Still, does an established company like Vestas really represent future energy, considering that wind turbines are almost as mature a technology as oil or natural gas? (Indeed, Vestas CEO Ditlev Engel—in Abu Dhabi to accept the award—talked about the company’s ambition to be considered on par with oil and natural gas, and his interest on working with the established energy system.) And will $1.5 million make much difference to a major company like Vestas, with profits of $775 million in 2009, compared to finalists like the Barefoot College of India, which trains rural women to install solar systems? The choice also continued a mini-trend of giving the award to big corporations—last year’s winner was Toyota for its hybrid cars. (The first winner was Dipal Barua, a Bangladeshi who builds off-grid solar and renewable power systems for the poor.)
it should be noted that Engel graciously announced on stage that he would split the pot with all the other finalists, meaning that worthies like the Barefoot College and Terry Tamminen (CEO of 7th Generation Advisors and former clean tech aide to ex-California Governor Arnold Schwarzenegger) made hundreds of thousands as well. I suppose you could look at the prize as a kind of lifetime achievement award to a pioneering company that’s finally being recognized for its success—like when Jeff Bridges finally got an Oscar for Crazy Heart (even though everyone knows The Big Lebowski was a far superior performance). “The first [turbine] blade we made was baked in someone’s oven,” said Engel. “This means a lot to our 27,000 colleagues now.”

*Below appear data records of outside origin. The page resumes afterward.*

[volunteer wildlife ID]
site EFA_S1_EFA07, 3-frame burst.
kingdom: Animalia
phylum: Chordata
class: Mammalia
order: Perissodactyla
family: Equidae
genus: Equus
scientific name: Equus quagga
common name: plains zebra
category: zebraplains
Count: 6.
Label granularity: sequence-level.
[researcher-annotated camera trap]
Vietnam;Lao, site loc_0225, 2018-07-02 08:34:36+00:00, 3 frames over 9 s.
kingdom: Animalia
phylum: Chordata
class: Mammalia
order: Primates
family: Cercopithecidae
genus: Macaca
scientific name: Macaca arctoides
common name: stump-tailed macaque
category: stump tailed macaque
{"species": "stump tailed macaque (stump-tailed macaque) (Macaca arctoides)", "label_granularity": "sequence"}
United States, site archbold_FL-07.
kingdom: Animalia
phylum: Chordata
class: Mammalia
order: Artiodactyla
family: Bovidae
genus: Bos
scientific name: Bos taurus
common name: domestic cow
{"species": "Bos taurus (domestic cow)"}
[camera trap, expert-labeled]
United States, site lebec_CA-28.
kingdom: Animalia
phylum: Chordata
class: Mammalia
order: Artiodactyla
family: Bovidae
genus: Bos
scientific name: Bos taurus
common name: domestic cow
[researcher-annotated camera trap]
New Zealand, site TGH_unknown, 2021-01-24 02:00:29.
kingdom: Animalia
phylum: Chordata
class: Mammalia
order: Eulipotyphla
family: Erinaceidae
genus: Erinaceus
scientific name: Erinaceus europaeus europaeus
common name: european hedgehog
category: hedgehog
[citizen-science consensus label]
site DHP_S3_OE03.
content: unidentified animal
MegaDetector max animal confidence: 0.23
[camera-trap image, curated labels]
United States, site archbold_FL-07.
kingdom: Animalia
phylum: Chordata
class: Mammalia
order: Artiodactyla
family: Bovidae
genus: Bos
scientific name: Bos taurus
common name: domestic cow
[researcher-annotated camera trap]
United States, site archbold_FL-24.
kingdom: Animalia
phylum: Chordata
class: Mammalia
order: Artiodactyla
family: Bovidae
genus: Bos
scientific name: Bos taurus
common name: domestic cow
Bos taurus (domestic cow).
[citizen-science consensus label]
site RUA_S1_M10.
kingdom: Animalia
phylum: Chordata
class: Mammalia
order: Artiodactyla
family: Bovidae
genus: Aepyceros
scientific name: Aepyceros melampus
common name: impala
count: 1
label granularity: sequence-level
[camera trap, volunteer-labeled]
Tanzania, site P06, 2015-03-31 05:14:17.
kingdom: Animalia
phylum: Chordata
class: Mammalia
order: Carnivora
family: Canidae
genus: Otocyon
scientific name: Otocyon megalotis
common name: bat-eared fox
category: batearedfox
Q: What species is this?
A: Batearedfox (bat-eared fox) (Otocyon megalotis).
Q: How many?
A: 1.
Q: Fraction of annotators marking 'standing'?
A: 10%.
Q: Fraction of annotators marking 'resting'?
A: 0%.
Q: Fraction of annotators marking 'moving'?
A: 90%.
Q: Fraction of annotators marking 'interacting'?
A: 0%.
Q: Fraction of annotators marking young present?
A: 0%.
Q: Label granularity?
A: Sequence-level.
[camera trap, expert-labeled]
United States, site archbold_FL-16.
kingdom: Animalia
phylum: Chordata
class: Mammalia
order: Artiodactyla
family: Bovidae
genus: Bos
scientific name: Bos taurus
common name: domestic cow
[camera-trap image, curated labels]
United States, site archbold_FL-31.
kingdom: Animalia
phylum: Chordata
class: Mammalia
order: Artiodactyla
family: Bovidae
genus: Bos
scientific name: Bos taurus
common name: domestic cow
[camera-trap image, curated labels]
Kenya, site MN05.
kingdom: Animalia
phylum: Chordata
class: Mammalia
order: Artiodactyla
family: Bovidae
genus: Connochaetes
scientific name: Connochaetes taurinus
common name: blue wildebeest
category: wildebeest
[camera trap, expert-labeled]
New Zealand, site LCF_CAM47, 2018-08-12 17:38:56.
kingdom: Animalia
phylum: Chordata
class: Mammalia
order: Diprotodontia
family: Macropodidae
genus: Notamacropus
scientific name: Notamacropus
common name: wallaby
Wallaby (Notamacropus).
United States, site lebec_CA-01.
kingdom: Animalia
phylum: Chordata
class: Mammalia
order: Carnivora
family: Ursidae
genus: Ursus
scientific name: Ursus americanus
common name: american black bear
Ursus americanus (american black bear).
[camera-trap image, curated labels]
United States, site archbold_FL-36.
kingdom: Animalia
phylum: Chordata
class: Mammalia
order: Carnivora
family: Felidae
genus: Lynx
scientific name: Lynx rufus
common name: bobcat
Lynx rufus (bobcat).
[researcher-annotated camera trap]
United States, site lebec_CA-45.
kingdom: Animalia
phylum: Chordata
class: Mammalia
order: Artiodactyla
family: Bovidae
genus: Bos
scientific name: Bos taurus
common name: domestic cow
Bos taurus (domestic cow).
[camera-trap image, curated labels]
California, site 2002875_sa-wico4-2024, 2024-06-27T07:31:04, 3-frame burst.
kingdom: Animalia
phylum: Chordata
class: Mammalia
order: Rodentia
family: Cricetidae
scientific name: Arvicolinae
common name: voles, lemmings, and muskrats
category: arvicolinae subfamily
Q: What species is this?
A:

So I won’t begrudge Vestas its win, even if I would have gone for Lovins, who can make energy efficiency sound like most exciting, revolutionary concept around. (Lovins was definitely the hip indie movie pick.) I just hope that the Zayed Future Energy Prize is still around in a century, when it’s really the Nobel Prize of clean tech—and when we can really start arguing over their picks.